BEGIN GIVEN TEXT
The otolaryngologist’s online reputation is of increasing importance. Physician rating websites are becoming increasingly prevalent, and patients are using them to evaluate their current and future physicians.

OBJECTIVE

To evaluate patterns in online ratings of otolaryngologists.

DESIGN, SETTING, AND PARTICIPANTS

From May 1, 2013, through June 1, 2013, lists of academic program faculty members in the Northeastern United States were compiled, and academic allopathic otolaryngologists from the Eastern Section of the Triological Society were identified. Each faculty member’s name was searched using the Google search engine to link to profiles on the Healthgrades.com and Vitals.com websites.

MAIN OUTCOMES AND MEASURES

State, program, academic position, years in practice, subspecialty, ratings, and reviews were recorded. Ratings were compared using analysis of variance.
END GIVEN TEXT
BEGIN INPUT DATA
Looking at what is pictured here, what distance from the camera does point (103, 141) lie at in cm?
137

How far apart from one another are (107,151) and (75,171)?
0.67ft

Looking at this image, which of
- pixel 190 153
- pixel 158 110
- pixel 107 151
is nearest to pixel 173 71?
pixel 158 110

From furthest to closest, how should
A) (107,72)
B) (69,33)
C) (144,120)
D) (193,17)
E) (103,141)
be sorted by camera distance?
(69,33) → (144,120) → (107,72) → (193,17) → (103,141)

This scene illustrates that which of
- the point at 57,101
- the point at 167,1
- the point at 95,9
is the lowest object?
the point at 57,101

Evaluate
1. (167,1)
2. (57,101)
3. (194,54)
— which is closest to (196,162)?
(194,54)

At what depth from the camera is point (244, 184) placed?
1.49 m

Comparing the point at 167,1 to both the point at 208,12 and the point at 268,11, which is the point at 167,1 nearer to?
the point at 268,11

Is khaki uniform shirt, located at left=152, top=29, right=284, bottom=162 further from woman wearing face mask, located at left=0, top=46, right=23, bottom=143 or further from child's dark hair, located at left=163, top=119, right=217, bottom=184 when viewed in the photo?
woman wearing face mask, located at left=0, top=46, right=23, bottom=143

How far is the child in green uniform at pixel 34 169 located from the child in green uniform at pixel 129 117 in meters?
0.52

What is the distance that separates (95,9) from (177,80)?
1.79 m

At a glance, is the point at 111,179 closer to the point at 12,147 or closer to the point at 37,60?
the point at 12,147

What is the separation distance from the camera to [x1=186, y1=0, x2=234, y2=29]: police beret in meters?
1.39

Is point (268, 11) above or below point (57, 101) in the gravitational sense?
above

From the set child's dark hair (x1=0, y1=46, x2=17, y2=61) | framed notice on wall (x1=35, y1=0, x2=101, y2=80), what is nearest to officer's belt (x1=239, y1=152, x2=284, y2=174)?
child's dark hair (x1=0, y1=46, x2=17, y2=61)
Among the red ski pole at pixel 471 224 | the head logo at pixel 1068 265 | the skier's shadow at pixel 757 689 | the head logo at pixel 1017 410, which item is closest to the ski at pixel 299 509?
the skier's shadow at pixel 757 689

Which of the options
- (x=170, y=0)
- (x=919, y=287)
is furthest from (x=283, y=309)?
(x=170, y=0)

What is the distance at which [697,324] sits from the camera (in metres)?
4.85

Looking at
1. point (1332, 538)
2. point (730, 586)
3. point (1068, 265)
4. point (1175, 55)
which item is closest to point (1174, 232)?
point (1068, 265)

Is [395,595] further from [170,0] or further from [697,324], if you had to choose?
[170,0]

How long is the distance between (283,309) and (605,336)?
END INPUT DATA
Retype the entire text on online ratings of otolaryngologists word for word, keeping its headings and paragraph breaks unchanged.

The otolaryngologist’s online reputation is of increasing importance. Physician rating websites are becoming increasingly prevalent, and patients are using them to evaluate their current and future physicians.

OBJECTIVE

To evaluate patterns in online ratings of otolaryngologists.

DESIGN, SETTING, AND PARTICIPANTS

From May 1, 2013, through June 1, 2013, lists of academic program faculty members in the Northeastern United States were compiled, and academic allopathic otolaryngologists from the Eastern Section of the Triological Society were identified. Each faculty member’s name was searched using the Google search engine to link to profiles on the Healthgrades.com and Vitals.com websites.

MAIN OUTCOMES AND MEASURES

State, program, academic position, years in practice, subspecialty, ratings, and reviews were recorded. Ratings were compared using analysis of variance.